#### Quoted text

=====

01 Aug, 2008

1 commit

  • As the fs recovery is asynchronous, there is a small chance that another
    node can mount (and thus recover) the slot before the recovery thread
    gets to it.

    If this happens, the recovery thread will block indefinitely on the
    journal/slot lock as that lock will be held for the duration of the mount
    (by design) by the node assigned to that slot.

    The solution implemented is to keep track of the journal replays using
    a recovery generation in the journal inode, which will be incremented by the
    thread replaying that journal. The recovery thread, before attempting the
    blocking lock on the journal/slot lock, will compare the generation on disk
    with what it has cached and skip recovery if it does not match.

    This bug appears to have been inadvertently introduced during the mount/umount
    vote removal by mainline commit 34d024f84345807bf44163fac84e921513dde323. In the
    mount voting scheme, the messaging would indirectly indicate that the slot
    was being recovered.

=====

#### Stored data
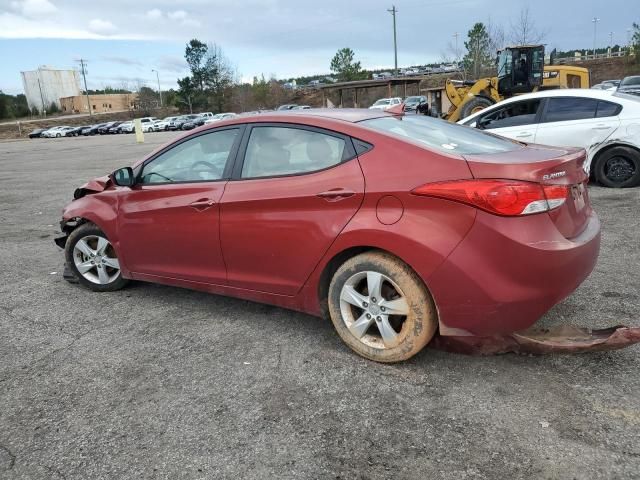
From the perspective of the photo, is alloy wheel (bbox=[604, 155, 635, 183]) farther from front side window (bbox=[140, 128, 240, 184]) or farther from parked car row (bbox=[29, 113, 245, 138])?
parked car row (bbox=[29, 113, 245, 138])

=====

#### Requirements
Reproduce, word for word, the part of the journal recovery commit message above that begins at the words "The solution implemented" and stops after "was being recovered.".

#### Result below
The solution implemented is to keep track of the journal replays using
    a recovery generation in the journal inode, which will be incremented by the
    thread replaying that journal. The recovery thread, before attempting the
    blocking lock on the journal/slot lock, will compare the generation on disk
    with what it has cached and skip recovery if it does not match.

    This bug appears to have been inadvertently introduced during the mount/umount
    vote removal by mainline commit 34d024f84345807bf44163fac84e921513dde323. In the
    mount voting scheme, the messaging would indirectly indicate that the slot
    was being recovered.